### Ejercicios
1. Enumera los autores que el texto extraído cita a favor de la competencia autonómica.
2. Reproduce literalmente el fragmento del texto extraído que va desde "Y la polémica" hasta "y Eva Sáenz).".

### Texto extraído
□ □ □

Por Gabriel Doménech

 

El rebrote de la controversia

 

Tan sólo un día antes de que el Gobierno decretara el estado de alarma, publiqué en este Almacén una entrada en la que expuse las razones por las cuales hay que entender que las Comunidades autónomas son competentes para adoptar válidamente las medidas que, de hecho, varias de ellas ya habían establecido para contener la COVID-19 y que suponían graves restricciones de los derechos fundamentales de cientos de miles de personas.

Parecía que la tímida controversia doctrinal surgida a este respecto se había apagado, después de que tanto los órganos de la jurisdicción contencioso-administrativa como el Real Decreto 463/2020, por el que se declaró el estado de alarma, ratificaran sustancialmente las referidas medidas (véase Laura Salamero). Pero la polémica ha resurgido después de que haya finalizado dicho estado y las Comunidades autónomas hayan recuperado sus competencias ordinarias en materia de sanidad. La preocupante multiplicación de nuevos contagios en algunas zonas del país ha determinado que varias autoridades autonómicas (por ejemplo, de Galicia, País Vasco y Cataluña) hayan acordado medidas similares.

Y la polémica se ha vuelto notablemente intensa después de que algunos jueces hayan denegado, total o parcialmente, la ratificación de varias de esas medidas acordadas por la Generalitat de Cataluña (a favor de la competencia autonómica, véanse, entre otros, Alba Nogueira, Francisco Velasco,  Andrés Boix y Susana de la Sierra; en contra, Ana Carmona y Eva Sáenz).

En esta breve entrada abundaremos en las razones que expusimos en su día para defender la existencia de esta competencia autonómica y criticaremos los argumentos que se han esgrimido para negarla.

 

Un precepto legal cristalinamente claro

 

Para motivar esas medidas, las Comunidades autónomas han invocado el artículo 3 de la Ley Orgánica 3/1986, de 14 de abril, de medidas especiales en materia de salud pública (en adelante, LOMESP):

«Con el fin de controlar las enfermedades transmisibles, la autoridad sanitaria, además de realizar las acciones preventivas generales, podrá adoptar las medidas oportunas para el control de los enfermos, de las personas que estén o hayan estado en contacto con los mismos y del medio ambiente inmediato, así como las que se consideren necesarias en caso de riesgo de carácter transmisible».

□ □ □

### Datos para analizar
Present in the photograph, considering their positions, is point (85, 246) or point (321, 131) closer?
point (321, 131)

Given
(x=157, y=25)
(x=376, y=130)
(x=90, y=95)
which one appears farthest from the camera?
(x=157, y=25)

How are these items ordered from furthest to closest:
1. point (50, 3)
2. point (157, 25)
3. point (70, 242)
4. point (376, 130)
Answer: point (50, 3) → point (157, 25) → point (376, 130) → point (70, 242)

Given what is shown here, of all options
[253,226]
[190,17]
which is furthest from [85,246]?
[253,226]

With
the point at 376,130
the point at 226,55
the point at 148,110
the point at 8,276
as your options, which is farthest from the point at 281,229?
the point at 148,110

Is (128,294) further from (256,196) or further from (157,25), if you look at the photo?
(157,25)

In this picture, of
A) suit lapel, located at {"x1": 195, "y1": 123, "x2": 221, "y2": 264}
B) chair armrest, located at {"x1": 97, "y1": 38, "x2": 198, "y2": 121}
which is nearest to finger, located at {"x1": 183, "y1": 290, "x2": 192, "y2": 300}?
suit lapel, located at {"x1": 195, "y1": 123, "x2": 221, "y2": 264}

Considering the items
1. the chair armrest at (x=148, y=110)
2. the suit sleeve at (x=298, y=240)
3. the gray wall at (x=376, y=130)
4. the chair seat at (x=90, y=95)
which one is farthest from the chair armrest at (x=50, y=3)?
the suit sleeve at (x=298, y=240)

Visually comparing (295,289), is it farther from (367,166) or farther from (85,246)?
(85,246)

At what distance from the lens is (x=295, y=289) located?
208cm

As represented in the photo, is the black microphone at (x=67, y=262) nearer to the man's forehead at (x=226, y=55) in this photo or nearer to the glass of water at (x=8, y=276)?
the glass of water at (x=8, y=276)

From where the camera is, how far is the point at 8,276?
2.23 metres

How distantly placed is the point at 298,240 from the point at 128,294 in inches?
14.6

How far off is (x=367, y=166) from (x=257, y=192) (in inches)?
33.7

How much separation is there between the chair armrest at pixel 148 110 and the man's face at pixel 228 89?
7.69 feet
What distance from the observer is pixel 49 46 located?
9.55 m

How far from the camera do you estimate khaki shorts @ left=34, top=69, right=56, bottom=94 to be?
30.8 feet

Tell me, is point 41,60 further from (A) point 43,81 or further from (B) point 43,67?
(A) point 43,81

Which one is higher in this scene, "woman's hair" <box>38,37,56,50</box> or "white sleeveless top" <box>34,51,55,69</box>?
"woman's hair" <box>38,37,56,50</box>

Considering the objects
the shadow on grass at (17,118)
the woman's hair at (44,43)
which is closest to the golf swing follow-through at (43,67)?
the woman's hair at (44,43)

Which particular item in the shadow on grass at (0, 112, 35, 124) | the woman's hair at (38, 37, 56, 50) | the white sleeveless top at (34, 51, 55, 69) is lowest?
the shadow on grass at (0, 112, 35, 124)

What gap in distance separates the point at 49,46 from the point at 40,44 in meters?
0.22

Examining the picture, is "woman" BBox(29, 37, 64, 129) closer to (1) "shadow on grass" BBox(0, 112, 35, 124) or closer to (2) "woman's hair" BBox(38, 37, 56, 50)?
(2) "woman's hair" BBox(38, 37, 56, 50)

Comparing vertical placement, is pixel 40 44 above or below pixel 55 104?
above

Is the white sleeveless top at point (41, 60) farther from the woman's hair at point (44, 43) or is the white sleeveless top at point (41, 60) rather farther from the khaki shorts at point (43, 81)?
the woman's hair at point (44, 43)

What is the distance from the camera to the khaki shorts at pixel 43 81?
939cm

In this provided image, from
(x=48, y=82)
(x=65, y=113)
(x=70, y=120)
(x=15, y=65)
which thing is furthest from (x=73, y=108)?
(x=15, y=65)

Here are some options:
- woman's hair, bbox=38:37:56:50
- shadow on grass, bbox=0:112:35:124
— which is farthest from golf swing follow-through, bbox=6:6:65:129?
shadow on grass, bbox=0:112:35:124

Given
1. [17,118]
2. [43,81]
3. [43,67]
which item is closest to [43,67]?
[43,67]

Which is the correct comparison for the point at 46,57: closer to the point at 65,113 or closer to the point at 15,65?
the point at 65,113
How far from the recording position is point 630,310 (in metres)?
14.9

□ □ □

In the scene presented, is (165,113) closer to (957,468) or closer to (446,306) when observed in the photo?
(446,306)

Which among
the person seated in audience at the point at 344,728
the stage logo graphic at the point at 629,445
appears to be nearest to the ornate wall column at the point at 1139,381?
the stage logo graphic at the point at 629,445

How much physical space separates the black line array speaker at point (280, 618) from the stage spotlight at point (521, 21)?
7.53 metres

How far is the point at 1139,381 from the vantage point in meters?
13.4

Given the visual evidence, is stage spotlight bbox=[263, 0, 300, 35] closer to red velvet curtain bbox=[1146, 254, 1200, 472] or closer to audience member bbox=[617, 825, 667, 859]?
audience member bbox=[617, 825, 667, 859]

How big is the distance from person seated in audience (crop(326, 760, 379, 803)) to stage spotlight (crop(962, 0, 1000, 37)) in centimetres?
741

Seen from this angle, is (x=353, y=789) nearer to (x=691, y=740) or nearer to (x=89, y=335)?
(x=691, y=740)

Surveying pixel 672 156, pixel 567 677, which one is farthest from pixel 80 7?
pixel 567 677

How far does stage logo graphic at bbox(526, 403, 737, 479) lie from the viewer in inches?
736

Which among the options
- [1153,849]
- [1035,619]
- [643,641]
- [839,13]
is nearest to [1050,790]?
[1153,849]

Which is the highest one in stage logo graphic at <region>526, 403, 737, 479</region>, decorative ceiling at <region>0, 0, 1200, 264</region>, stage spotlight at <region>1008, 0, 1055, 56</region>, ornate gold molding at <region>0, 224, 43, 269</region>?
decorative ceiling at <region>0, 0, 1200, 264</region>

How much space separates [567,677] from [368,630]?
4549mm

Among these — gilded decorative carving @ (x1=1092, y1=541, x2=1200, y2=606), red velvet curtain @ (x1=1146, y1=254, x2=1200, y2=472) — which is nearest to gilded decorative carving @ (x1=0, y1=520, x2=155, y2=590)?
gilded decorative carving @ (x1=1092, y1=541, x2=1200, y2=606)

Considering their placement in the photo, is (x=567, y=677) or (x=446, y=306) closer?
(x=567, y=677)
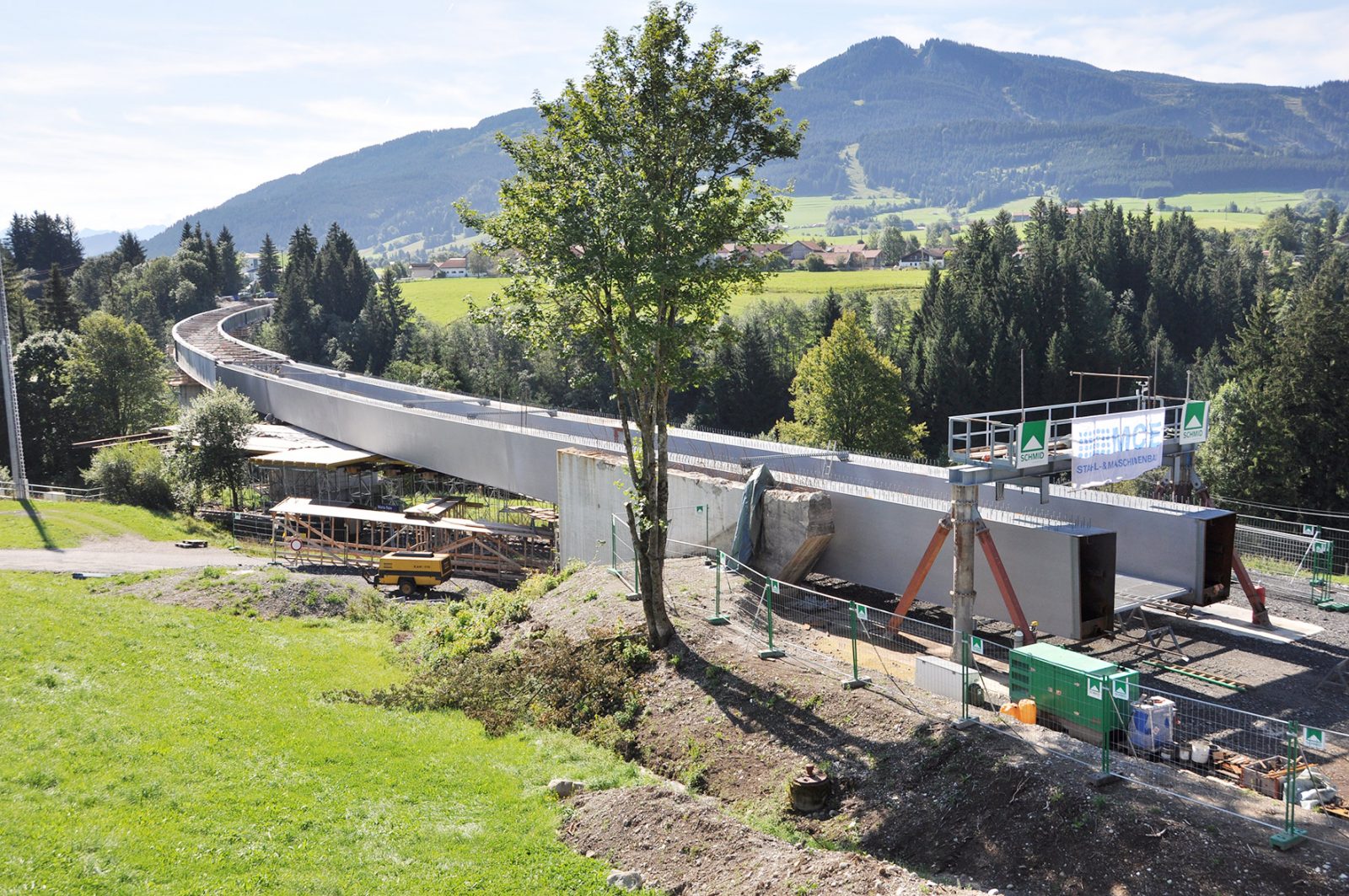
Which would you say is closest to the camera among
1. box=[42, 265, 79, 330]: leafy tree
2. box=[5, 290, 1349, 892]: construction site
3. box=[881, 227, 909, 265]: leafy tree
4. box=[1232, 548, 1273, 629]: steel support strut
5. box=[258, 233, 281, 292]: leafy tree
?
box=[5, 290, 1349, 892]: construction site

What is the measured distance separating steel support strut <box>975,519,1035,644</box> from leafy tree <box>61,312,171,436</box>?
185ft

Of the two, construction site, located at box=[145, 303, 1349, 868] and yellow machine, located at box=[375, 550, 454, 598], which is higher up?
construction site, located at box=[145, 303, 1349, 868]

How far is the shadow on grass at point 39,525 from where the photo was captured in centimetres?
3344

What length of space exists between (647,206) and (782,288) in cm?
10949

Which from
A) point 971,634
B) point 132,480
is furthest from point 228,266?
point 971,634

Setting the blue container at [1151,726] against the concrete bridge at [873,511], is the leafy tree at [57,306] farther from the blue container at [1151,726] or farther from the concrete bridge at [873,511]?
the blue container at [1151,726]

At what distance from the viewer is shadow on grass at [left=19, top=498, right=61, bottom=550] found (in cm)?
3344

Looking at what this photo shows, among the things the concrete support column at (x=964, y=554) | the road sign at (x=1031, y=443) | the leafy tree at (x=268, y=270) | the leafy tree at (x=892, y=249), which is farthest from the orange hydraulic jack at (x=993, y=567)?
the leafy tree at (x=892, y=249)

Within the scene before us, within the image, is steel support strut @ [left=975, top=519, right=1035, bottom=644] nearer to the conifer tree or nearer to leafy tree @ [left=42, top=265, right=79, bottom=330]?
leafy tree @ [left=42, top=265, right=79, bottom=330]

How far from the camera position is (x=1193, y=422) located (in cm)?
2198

□ □ □

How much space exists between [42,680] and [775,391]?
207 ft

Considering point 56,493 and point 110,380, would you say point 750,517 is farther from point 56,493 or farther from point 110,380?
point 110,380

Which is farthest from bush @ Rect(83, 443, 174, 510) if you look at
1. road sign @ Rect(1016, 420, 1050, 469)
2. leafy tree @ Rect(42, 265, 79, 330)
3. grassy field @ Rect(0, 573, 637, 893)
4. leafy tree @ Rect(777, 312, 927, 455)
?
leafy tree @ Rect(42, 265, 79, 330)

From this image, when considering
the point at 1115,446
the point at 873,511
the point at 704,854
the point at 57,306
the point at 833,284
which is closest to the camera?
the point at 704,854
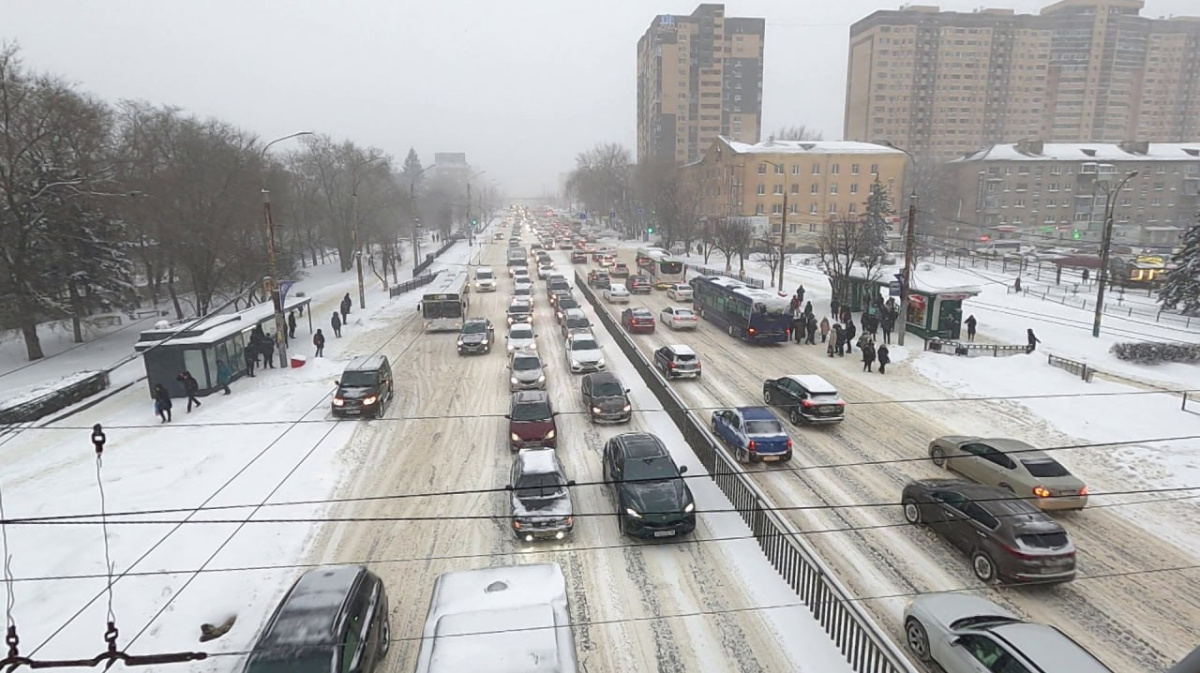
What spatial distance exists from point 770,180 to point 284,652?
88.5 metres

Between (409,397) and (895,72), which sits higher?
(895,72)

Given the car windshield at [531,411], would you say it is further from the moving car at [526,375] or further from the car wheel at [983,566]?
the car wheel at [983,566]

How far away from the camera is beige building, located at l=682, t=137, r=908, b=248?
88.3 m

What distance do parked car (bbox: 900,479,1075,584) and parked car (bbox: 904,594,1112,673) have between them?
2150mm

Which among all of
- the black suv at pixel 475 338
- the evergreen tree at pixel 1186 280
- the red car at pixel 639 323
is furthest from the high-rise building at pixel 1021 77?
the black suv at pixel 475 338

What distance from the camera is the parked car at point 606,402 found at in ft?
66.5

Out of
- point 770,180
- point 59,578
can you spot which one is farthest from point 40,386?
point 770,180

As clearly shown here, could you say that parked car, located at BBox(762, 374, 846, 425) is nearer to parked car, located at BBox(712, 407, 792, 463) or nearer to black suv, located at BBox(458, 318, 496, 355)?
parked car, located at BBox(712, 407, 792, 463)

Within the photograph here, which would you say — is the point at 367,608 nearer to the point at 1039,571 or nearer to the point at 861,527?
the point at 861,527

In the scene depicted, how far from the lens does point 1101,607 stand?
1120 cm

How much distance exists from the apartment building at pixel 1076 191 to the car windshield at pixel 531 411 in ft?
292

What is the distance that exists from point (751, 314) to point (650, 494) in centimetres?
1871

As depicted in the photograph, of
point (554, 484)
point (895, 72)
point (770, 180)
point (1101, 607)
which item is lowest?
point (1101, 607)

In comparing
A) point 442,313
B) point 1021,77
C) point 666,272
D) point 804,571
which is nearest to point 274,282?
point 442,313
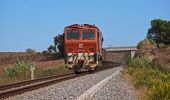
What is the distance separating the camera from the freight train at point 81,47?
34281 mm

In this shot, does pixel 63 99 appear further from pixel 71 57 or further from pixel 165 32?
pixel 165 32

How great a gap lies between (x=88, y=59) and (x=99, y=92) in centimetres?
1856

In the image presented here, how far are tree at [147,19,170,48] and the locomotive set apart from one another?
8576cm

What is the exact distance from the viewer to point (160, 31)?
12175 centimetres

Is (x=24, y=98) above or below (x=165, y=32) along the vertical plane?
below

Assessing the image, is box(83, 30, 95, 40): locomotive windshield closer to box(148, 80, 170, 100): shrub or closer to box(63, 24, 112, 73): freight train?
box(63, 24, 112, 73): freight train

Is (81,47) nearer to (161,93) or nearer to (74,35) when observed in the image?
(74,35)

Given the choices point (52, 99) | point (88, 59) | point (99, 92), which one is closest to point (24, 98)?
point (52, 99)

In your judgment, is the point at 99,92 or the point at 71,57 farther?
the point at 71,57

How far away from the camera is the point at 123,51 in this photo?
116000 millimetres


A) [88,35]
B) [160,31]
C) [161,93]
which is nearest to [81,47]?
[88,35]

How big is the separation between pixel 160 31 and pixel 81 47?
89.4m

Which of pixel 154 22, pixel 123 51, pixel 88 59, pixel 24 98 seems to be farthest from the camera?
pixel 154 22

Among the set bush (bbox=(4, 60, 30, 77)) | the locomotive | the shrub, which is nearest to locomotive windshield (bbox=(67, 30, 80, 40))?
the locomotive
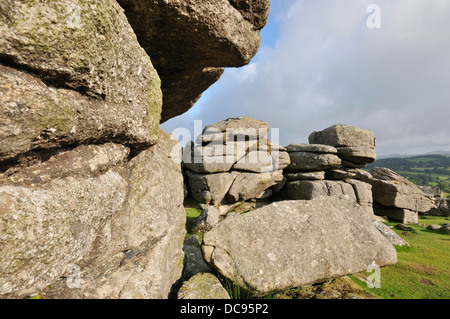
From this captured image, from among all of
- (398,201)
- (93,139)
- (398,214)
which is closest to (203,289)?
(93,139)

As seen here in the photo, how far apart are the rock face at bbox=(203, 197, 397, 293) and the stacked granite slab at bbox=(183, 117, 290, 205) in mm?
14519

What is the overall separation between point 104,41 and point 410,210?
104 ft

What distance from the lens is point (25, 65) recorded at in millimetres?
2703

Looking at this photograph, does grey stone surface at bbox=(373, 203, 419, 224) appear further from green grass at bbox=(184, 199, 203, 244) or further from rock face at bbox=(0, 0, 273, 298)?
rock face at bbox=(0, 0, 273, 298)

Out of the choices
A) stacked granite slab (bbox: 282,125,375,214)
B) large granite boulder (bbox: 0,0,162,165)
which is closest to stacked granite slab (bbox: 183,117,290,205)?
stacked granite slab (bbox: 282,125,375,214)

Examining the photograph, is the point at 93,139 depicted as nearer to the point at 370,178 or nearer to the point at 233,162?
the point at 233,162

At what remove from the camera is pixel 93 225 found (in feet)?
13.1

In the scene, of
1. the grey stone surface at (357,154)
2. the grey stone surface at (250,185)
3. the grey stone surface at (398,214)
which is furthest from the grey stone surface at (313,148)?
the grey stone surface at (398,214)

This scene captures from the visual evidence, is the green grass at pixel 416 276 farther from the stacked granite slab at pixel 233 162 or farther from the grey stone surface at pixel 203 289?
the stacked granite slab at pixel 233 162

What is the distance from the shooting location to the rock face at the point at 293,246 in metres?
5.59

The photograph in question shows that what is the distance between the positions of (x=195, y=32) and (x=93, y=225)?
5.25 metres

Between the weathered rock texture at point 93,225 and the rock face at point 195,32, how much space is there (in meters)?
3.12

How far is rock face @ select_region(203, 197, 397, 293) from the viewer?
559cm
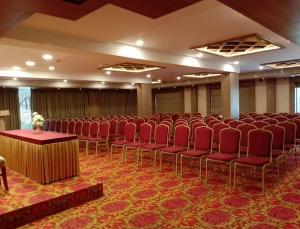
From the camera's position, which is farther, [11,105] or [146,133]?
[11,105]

□ □ □

### Soluciones
1. Alba Nogueira, Francisco Velasco, Andrés Boix y Susana de la Sierra.

2.
Y la polémica se ha vuelto notablemente intensa después de que algunos jueces hayan denegado, total o parcialmente, la ratificación de varias de esas medidas acordadas por la Generalitat de Cataluña (a favor de la competencia autonómica, véanse, entre otros, Alba Nogueira, Francisco Velasco,  Andrés Boix y Susana de la Sierra; en contra, Ana Carmona y Eva Sáenz).